__PASSAGE DONNÉ__.
Castex et Macron parlent d’écologie, mais restent dans le grand flou

Le Premier ministre, Jean Castex, présentait ce mercredi 15 juillet sa déclaration de politique générale, après l’interview de M. Macron la veille. Les responsables de l’exécutif ont évoqué des mesures en faveur de la lutte contre le changement climatique, mais sans grandes précisions, constatent les ONG écologistes.

« L’écologie est notre affaire à tous, elle doit être créatrice de richesses. Je crois à la croissance écologique, pas à la décroissance verte. » C’est par ces expressions que le Premier ministre Jean Castex a résumé son ambition environnementale, lors de sa déclaration de politique générale, mercredi 15 juillet. Face aux députés, il a dessiné les contours d’un plan de relance intégrant la lutte contre le changement climatique et la réduction des gaz à effet de serre. Mais les moyens concrets à mettre en œuvre restent flous.

Jean Castex a annoncé que le gouvernement va mobiliser « plus de 20 milliards d’euros pour la rénovation thermique des bâtiments, pour réduire les émissions des transports et de nos industries, pour produire une alimentation plus locale et durable, pour soutenir les technologies vertes de demain comme les batteries, pour mieux recycler et moins gaspiller ». Toutefois, le Premier ministre n’a pas précisé quels seraient les leviers à actionner, ni comment ces 20 milliards se répartiraient entre tous ces secteurs.

M. Macron le 14 juillet : « On peut en France redevenir une grande nation industrielle grâce et par l’écologie. »

__LIGNES À TRAITER__.
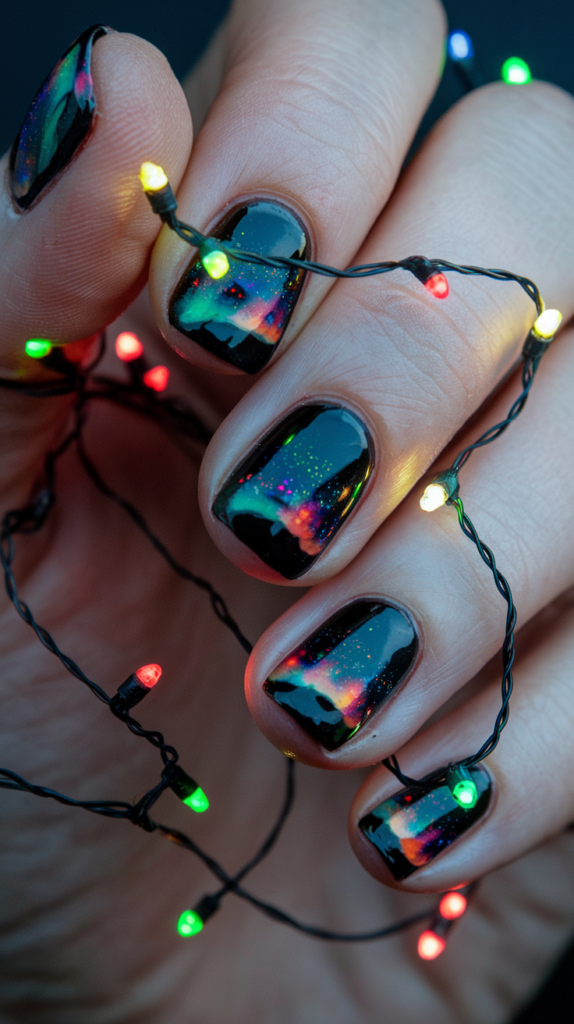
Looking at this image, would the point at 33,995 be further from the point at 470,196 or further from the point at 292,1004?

* * *

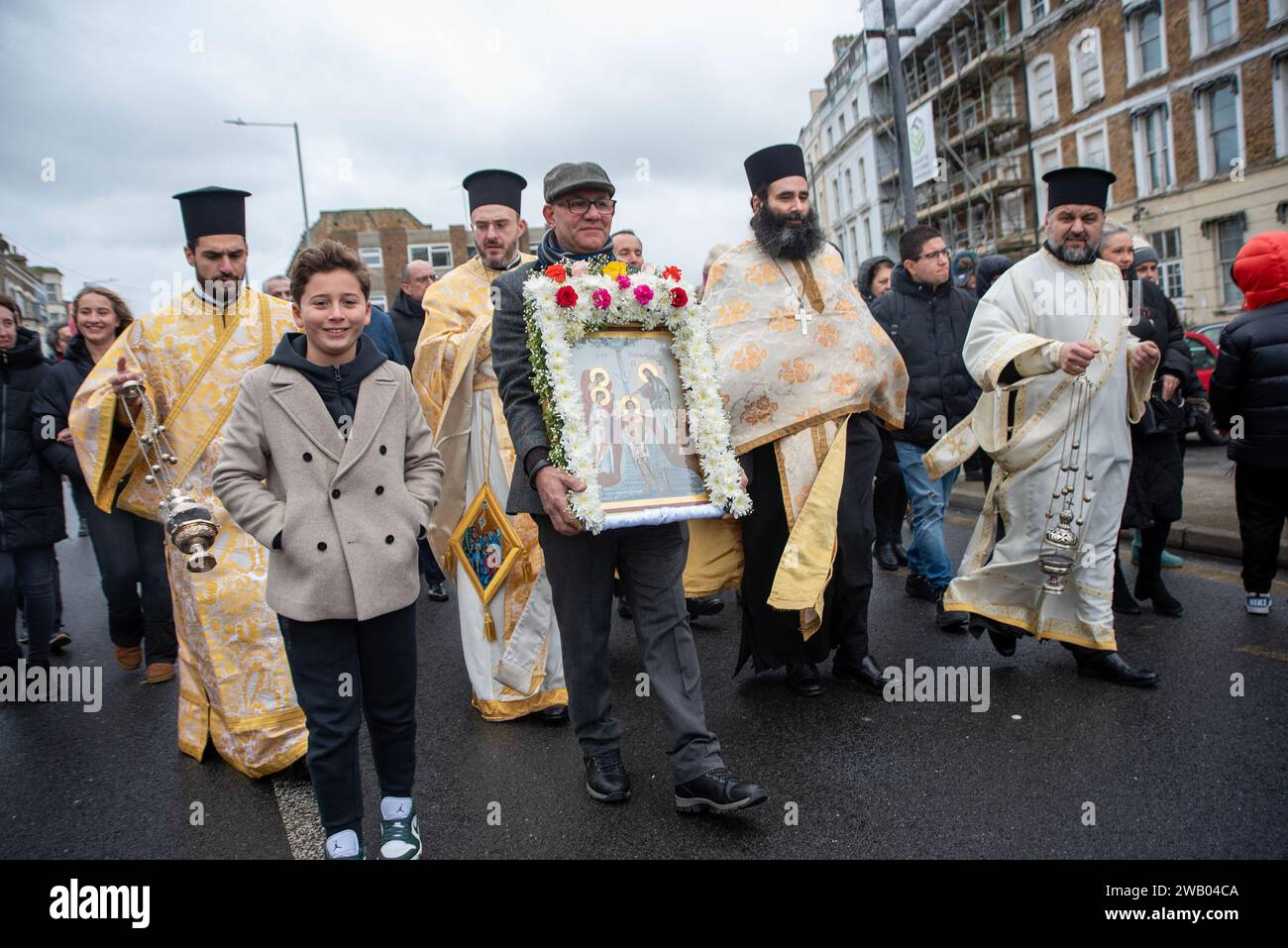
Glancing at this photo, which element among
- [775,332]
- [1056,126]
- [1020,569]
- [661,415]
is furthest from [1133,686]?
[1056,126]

__À FAIRE__.
a. Renvoyez le passage de l'article sur l'écologie qui commence à « Le Premier ministre, Jean » et se termine à « les ONG écologistes. ».
b. Relevez toutes les lignes qui contiennent la chaîne « this », en tenant compte de la casse.

__PROBLÈMES RÉSOLUS__.
a.
Le Premier ministre, Jean Castex, présentait ce mercredi 15 juillet sa déclaration de politique générale, après l’interview de M. Macron la veille. Les responsables de l’exécutif ont évoqué des mesures en faveur de la lutte contre le changement climatique, mais sans grandes précisions, constatent les ONG écologistes.

b.
Looking at this image, would the point at 33,995 be further from the point at 470,196 or further from the point at 292,1004?
Glancing at this photo, which element among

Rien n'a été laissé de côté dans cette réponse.